Le stockage et la reprise sous magasin et sous terre-plein ont un coût très variable selon la nature de la marchandise et la durée des opérations.
Les opérations administratives concernant le navire représentent un coût faible (1 à 2 % pour les vraquiers, 2 à 4 % pour les autres navires). Par contre celles concernant la marchandise sont plus importantes, notamment pour le transit (exemple cité par Jean Chapon de 300 F par conteneur) et pour le connaissement (90 à 100 F par conteneur, comparable à l'ensemble des postes pilotage + remorquage + lamanage).
5.6.5 Essai de synthèse
Quoiqu'une vue globale soit difficile du fait de la diversité des situations et du manque de données disponibles, il est possible d'esquisser les conclusions suivantes :
Le premier poste de coût est le fret maritime. Celui-ci est actuellement au plus bas compte tenu des surcapacités mondiales lesquelles sont directrices sur les prix. De nouvelles interventions auprès des armateurs semblent toutefois souhaitables pour le fret conventionnel pour atténuer les handicaps concurrentiels dus au régime du « FOB Anvers ».

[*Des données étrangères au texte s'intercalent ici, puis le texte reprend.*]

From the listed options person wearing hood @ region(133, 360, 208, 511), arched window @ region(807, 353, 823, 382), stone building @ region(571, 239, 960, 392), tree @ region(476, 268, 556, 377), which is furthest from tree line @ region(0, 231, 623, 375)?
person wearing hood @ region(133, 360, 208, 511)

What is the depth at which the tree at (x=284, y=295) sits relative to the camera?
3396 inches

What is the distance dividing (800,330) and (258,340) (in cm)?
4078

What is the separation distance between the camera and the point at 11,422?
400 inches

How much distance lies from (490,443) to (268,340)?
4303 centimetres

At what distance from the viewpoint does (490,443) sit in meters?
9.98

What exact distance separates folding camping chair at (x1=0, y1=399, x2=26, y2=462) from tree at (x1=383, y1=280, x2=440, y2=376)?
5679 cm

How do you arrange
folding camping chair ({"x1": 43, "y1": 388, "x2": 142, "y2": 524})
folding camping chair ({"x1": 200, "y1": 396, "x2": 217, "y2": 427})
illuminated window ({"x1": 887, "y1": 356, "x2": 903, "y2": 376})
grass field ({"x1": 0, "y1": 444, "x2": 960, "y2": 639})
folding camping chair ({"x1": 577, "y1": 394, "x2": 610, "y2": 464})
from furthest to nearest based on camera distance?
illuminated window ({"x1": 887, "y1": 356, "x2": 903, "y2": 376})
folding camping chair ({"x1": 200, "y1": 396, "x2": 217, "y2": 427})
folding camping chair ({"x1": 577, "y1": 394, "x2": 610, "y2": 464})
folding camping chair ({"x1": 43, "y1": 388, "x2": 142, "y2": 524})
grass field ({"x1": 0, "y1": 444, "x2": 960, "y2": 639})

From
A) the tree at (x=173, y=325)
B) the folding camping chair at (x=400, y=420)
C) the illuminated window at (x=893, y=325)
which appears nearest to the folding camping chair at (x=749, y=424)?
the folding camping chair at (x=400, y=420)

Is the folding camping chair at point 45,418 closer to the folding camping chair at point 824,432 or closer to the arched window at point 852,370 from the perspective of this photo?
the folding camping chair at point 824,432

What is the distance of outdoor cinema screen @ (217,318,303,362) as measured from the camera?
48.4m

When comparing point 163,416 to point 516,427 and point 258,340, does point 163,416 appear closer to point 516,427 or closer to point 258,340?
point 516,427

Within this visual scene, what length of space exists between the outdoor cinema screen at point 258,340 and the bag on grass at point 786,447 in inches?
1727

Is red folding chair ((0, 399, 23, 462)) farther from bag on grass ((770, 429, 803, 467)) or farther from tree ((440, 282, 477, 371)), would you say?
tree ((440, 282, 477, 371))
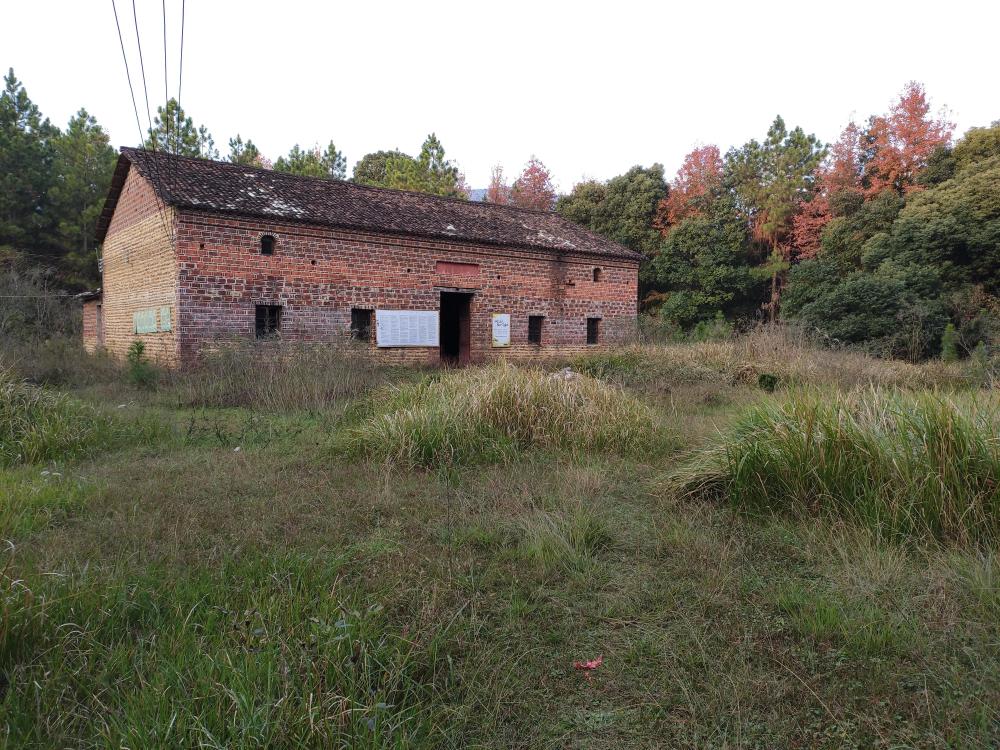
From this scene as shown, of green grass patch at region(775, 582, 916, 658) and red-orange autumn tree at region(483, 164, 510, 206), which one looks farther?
red-orange autumn tree at region(483, 164, 510, 206)

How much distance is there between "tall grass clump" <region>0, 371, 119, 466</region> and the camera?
18.5ft

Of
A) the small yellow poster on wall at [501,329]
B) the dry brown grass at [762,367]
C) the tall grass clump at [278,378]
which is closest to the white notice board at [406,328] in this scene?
the small yellow poster on wall at [501,329]

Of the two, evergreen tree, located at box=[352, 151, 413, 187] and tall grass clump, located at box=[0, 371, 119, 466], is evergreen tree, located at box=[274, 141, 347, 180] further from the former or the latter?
tall grass clump, located at box=[0, 371, 119, 466]

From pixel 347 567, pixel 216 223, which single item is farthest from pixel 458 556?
pixel 216 223

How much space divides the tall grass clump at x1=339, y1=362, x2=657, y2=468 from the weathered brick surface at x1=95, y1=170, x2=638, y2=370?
7.63 meters

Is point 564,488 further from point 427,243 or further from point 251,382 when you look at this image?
point 427,243

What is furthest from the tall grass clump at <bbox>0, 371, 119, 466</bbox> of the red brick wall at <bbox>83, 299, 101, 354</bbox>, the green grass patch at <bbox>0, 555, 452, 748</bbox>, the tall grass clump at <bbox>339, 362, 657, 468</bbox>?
the red brick wall at <bbox>83, 299, 101, 354</bbox>

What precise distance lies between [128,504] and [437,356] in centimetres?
1231

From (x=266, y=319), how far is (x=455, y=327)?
6690 millimetres

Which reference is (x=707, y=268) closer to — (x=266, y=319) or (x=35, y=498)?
(x=266, y=319)

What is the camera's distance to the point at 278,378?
920 centimetres

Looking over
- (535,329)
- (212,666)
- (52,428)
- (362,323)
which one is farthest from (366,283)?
(212,666)

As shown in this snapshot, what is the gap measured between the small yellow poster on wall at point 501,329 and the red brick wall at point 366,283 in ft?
0.60

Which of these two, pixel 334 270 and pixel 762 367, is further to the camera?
pixel 334 270
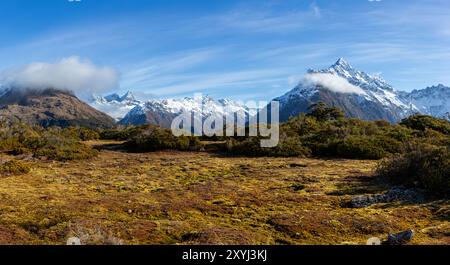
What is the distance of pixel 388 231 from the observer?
542 inches

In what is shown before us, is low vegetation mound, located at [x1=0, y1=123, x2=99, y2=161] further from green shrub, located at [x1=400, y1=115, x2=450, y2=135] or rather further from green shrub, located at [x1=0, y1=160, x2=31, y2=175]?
green shrub, located at [x1=400, y1=115, x2=450, y2=135]

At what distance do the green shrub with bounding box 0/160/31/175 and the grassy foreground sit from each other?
1.36ft

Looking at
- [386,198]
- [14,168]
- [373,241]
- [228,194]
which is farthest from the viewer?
[14,168]

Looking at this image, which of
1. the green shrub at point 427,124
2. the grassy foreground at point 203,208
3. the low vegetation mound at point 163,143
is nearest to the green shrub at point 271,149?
the low vegetation mound at point 163,143

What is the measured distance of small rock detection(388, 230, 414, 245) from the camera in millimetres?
12320

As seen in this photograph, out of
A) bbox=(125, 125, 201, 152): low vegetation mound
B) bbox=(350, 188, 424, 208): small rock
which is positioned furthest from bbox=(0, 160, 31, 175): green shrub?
bbox=(350, 188, 424, 208): small rock

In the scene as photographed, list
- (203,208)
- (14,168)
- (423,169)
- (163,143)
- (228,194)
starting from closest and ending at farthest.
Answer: (203,208), (228,194), (423,169), (14,168), (163,143)

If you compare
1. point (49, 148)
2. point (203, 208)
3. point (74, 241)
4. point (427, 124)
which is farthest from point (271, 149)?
point (74, 241)

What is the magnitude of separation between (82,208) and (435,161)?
13603mm

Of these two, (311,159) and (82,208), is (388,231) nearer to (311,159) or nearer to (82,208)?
(82,208)

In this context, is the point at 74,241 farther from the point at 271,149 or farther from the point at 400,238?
the point at 271,149

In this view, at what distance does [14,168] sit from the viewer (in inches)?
889

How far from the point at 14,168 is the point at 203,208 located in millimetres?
11302

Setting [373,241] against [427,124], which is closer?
[373,241]
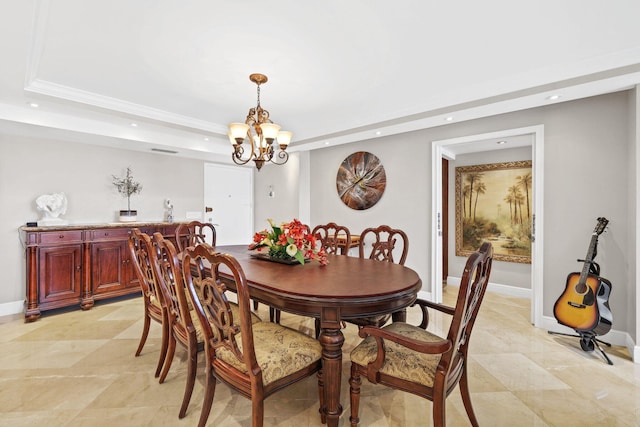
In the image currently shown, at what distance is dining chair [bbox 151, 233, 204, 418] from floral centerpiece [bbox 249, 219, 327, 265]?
28.8 inches

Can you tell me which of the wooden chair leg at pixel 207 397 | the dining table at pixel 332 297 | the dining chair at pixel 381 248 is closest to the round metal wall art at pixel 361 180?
the dining chair at pixel 381 248

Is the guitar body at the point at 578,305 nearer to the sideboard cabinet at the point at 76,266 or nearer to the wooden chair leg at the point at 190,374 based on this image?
the wooden chair leg at the point at 190,374

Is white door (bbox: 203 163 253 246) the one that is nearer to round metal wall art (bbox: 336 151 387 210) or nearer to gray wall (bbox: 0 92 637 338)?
gray wall (bbox: 0 92 637 338)

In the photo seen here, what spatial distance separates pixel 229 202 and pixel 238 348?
4.46 metres

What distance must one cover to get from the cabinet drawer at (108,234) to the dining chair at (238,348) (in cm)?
287

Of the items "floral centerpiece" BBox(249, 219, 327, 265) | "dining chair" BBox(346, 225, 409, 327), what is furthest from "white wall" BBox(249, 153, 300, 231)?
"floral centerpiece" BBox(249, 219, 327, 265)

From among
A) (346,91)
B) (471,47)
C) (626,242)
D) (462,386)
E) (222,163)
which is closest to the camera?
(462,386)

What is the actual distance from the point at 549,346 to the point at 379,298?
219 cm

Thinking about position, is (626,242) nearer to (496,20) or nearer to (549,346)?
(549,346)

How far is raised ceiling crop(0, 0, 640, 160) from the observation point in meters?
1.81

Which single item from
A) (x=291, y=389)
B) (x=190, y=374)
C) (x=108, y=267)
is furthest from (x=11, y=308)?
(x=291, y=389)

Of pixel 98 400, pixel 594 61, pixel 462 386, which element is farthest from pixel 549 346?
pixel 98 400

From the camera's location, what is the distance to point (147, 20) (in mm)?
1876

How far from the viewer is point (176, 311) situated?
1.85m
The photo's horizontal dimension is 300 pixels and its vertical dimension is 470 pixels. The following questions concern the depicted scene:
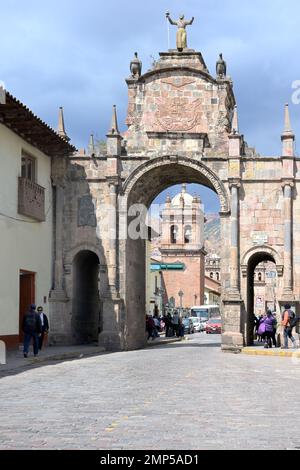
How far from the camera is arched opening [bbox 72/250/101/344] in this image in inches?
1223

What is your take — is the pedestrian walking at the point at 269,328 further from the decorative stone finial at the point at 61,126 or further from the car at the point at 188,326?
the car at the point at 188,326

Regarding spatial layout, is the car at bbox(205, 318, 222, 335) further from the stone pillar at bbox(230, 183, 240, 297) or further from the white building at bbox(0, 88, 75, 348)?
the white building at bbox(0, 88, 75, 348)

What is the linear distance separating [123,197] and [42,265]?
13.9 ft

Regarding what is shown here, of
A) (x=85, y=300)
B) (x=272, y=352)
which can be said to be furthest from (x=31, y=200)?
(x=272, y=352)

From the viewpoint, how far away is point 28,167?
2780cm

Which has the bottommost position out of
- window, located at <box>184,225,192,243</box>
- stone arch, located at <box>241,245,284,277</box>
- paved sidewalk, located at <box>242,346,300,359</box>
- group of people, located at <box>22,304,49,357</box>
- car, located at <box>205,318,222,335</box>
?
car, located at <box>205,318,222,335</box>

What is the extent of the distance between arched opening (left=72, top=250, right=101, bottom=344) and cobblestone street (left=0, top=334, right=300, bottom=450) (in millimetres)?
10669

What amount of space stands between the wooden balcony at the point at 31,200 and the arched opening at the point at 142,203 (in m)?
3.63

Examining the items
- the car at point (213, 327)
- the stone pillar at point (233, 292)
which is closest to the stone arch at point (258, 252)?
the stone pillar at point (233, 292)

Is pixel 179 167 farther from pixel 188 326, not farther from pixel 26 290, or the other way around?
pixel 188 326

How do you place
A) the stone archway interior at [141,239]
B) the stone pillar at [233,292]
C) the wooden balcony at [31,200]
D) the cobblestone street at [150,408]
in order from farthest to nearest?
1. the stone archway interior at [141,239]
2. the stone pillar at [233,292]
3. the wooden balcony at [31,200]
4. the cobblestone street at [150,408]

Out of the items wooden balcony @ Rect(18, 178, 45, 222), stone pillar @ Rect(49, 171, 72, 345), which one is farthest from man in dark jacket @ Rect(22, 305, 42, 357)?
stone pillar @ Rect(49, 171, 72, 345)

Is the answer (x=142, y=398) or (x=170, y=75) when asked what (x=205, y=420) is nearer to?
(x=142, y=398)

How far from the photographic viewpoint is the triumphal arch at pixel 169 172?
1166 inches
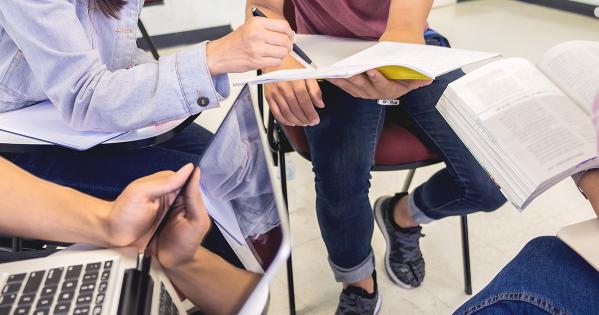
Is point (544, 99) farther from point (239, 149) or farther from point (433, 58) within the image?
point (239, 149)

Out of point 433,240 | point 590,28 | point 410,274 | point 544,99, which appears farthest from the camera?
point 590,28

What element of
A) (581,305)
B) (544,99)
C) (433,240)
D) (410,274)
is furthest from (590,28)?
(581,305)

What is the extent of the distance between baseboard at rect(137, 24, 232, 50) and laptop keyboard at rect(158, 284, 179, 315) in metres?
2.52

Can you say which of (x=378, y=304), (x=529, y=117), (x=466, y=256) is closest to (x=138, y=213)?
(x=529, y=117)

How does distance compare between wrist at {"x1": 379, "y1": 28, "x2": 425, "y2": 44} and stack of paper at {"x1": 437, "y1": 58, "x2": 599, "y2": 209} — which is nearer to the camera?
stack of paper at {"x1": 437, "y1": 58, "x2": 599, "y2": 209}

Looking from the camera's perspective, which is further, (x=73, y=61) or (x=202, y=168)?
(x=73, y=61)

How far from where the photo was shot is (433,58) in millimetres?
790

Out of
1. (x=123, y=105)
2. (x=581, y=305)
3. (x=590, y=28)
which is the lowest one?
(x=590, y=28)

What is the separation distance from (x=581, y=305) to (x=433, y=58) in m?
0.41

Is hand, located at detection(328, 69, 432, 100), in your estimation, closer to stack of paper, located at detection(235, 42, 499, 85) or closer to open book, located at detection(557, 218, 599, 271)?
stack of paper, located at detection(235, 42, 499, 85)

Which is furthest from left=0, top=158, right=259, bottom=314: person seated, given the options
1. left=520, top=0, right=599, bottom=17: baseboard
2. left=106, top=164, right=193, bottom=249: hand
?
left=520, top=0, right=599, bottom=17: baseboard

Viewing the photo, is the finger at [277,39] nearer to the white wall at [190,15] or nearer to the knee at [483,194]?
the knee at [483,194]

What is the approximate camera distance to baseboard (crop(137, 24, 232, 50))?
2838 millimetres

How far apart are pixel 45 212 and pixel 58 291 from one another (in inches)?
5.3
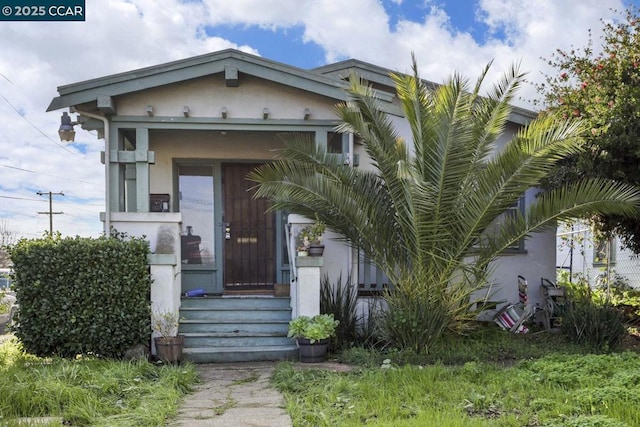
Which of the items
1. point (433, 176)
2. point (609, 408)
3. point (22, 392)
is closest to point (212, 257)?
point (433, 176)

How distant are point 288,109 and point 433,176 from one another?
2422mm

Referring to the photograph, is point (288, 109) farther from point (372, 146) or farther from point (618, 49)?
point (618, 49)

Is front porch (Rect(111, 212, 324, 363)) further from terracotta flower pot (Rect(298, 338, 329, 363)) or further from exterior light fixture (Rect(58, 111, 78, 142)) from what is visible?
exterior light fixture (Rect(58, 111, 78, 142))

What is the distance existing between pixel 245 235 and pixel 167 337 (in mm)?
2994

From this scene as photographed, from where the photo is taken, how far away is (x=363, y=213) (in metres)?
6.70

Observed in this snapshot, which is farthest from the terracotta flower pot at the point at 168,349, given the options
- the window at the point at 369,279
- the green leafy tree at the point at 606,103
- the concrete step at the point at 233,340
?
the green leafy tree at the point at 606,103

Le second poste de coût est celui de la desserte des hinterlands. Une attention particulière doit donc lui être accordée au niveau national.
Le troisième poste de coût, qui est donc de facto et, comme nous l'avons montré, de plus faible importance stratégique, est le coût de passage portuaire. Cela n'exclut pas dans les ports français, et notamment à Marseille qui est considéré comme cher 43 ( * ) , une recherche attentive d'économies de gestion, notamment pour le poste manutention qui est le plus fort.
* 39 Y compris magasinage. Si l'on prend seulement la part du navire de la manutention, les pourcentages cités deviennent respectivement égaux à 44 % en 19S5 et 35 % en 1995/1996.
* 40 Exceptions mises a part. Nous avons constaté sur un exemple que Barcelone est très cher dans un cas de conteneurs à l'exportation
* 41 II en est de même des droits de port sur le navire
* 42 Source Évaluation CMA, mentionnée par la Mission de préfiguration de l'Observatoire des Coûts de passage portuaire.
* 43 Cf. Étude BCEOM réalisée pour le Commissariat général du Plan : Analyse de la compétitivité des ports français » , octobre 1997. Un résumé de cette étude figure en annexe 4, Cf. également : étude MLTC, juillet 1997, déjà citée.